In the output of r8s after you run the above file, there should be a tree description at the very end. Use the cat command to show this tree description to you in the PuTTY console window (cat just displays the entire file, not stopping like more).

Select the tree description (start selecting at the first left parenthesis and include the semicolon at the end, but leave out the "tree PAUP_1 = " part). Once it is selected, press either Ctrl-C or Ctrl-Ins to copy it to the clipboard.

Now click the title bar of the window containing your new, empty text file. Once that window has the input focus, Ctrl-V to paste in the tree description. Close the window and save the file.

Because we provided a name for this file that ends in ".tre", TreeView will recognize it as a tree file and TreeView will start automatically when the file is double-clicked. Do that now.

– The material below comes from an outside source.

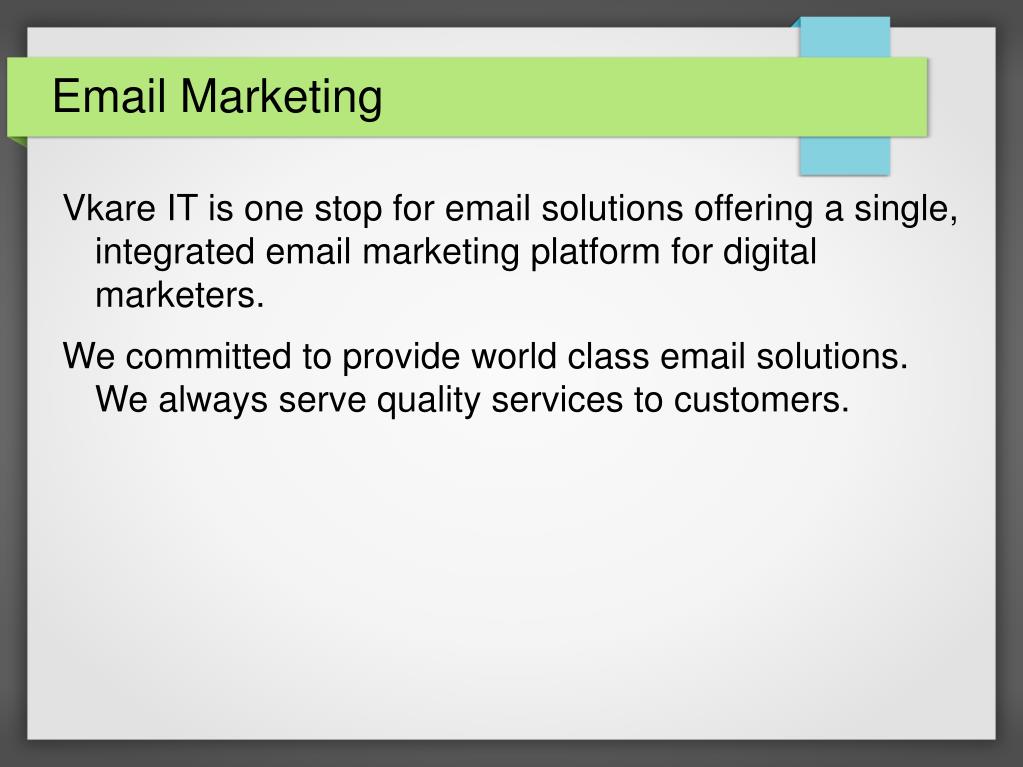 Email Marketing

Vkare IT is one stop for email solutions offering a single, integrated email marketing platform for digital marketers.

We committed to provide world class email solutions. We always serve quality services to customers.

When TreeView opens, you should see the tree in cladogram view. To see divergence times appropriately scaled, choose Tree > Phylogram from TreeView's main menu.

Note that you can use Ctrl-C to copy a tree from TreeView in a form that can be pasted into a graphics program such as Powerpoint, Illustrator, or Word. You can also print directly from TreeView, but the results are less than spectacular. I usually paste it into Illustrator and clean it up a bit before printing or saving it as a PDF file.